当たり前に生活していたことが、次第に私の首を絞め、そして私に依存している者たちがさらに私の首に巻き付いたひもを引っ張り、息ができなくなるほどに辛くなっていく。
現実から逃げても、生きていくことに窮することに変わりはありませんでしたけどね。」
「元に戻ろうとはしなかったのか?」
「人は生まれ、そして育ち、死んでいく。
永遠と呼ばれる生命は存在しないから人は自分がいなくなっても問題が起こらないように補完するということを覚えたんですよ。
あるいは補充するとでも言いましょうか。
私がいた場所には、新しい者がいて入り込むことすらできなかった。
電車で、一度立ち上がった席にもう一度戻れないことがあるように、私の席には違う人が座っていたんですよ。」
「新しい席を探そうとは思わなかったのか?」
「人とは勝手な生き物ですからね。
自分は愛されていると思い続けたいんですよ。相手にひどいことをしても変わらずに愛してもらえると思ってる。

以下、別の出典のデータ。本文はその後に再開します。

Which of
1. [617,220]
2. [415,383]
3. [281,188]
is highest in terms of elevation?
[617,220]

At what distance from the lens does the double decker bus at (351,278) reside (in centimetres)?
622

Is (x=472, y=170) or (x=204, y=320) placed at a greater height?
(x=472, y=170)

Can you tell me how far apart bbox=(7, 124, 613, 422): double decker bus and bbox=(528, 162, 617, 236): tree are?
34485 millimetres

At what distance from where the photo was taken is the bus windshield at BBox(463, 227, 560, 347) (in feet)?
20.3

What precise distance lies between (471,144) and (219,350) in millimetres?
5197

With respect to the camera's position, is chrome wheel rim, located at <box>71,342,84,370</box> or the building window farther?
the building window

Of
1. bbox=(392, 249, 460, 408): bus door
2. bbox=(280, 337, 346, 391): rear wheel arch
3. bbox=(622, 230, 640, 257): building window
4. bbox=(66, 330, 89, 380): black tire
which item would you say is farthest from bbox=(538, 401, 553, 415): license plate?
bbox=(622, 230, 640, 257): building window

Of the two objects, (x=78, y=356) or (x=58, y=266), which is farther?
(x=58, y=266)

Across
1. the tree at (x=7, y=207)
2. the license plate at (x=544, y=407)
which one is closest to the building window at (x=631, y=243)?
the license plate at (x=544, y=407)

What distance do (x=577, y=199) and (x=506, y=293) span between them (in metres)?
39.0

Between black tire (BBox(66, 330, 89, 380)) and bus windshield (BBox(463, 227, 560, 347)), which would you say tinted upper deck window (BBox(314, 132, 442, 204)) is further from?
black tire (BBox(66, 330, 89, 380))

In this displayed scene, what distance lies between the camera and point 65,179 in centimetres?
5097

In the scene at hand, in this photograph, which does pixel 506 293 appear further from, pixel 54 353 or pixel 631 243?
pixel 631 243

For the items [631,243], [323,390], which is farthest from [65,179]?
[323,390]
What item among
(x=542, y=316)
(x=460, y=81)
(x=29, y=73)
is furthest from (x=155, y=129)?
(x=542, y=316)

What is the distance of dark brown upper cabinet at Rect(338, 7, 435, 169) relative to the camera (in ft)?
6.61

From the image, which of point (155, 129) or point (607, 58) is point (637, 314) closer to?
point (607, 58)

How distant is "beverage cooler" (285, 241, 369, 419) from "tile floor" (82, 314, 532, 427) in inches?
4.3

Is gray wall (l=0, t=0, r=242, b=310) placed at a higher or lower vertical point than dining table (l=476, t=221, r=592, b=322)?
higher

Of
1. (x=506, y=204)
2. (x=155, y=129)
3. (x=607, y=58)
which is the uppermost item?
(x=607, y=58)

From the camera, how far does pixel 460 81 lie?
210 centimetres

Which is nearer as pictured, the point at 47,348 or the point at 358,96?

愛は幻想で、理想で、そして蜃気楼のようなものなんですよ。
手を伸ばしてもつかめず、気がつけば消えている。でも、そんなことに人は気づかない。失った時に初めて愛の真実に気付くんです。」
「愛について語る宗教家みたいになってるぞ。」
山本が言うと、老人はニコリと笑って
「あなたには愛がない。
だからこそ、今の立場にいるのではないですか?
部下を愛していれば、迷惑をかけるような捜査はしない。友人を愛していれば、知りたくないことから逃げて友人そのものを失うこともない。
誰かを思った時、大切にしたいと思った時に、それを人は愛と呼ぶのかもしれないですね。」
「くだらないな。あんたの愛についての話に興味はねえよ。
それで、これからどこに行くんだ?」
「とりあえず、警察が来ない場所に移動しましょう。」
老人はそう言って歩き始めた。
山本はその背中を見ながら、この老人が自分のことについて詳しく知っていることに違和感があり、この老人についてもっと検証すべきだと思った。